You can use Metadata Command Center to extract metadata from a source system.
A source system is any system that contains data or metadata. For example, Databricks is a source system from which you can extract metadata through a Databricks catalog source. A catalog source is an object that represents and contains metadata from the source system.
Before you extract metadata from a source system, you first create and register a catalog source that represents the source system. Then you configure capabilities for the catalog source. A capability is a task that Metadata Command Center can perform, such as metadata extraction, data profiling, data classification, or glossary association.

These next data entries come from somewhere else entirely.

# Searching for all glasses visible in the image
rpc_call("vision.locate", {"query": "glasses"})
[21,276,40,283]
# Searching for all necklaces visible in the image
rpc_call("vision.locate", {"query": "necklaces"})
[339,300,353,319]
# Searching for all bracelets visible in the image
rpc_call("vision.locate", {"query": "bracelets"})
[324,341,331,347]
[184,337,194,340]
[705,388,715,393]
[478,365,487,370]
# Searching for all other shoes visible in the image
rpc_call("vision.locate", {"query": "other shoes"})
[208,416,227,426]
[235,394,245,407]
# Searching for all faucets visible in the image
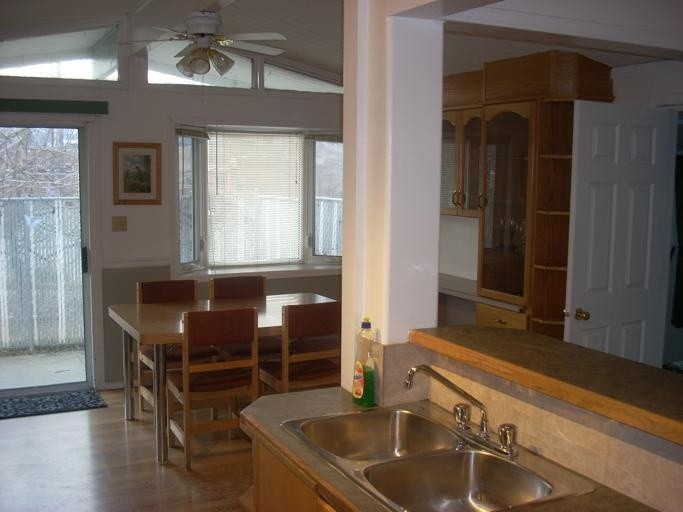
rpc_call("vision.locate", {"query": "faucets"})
[402,364,490,443]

When Metadata Command Center extracts metadata, Data Governance and Catalog displays the extracted metadata and its attributes as technical assets. You can then perform tasks such as analyzing the assets, viewing lineage, and creating links between those assets and their business context.
The following table describes the capabilities of the catalog source:
Capability
Description
Advanced Programming Language Parsing
Advanced Programming Language Parsing parses the source system code in addition to extracting objects from the source system.
Data Profiling and Quality
- Data Profiling. Assesses source metadata and analyzes the collected statistics to discover content and structure, such as value distribution, patterns, and data types.
- Data Quality. Measures the reliability of the data and enables data usage.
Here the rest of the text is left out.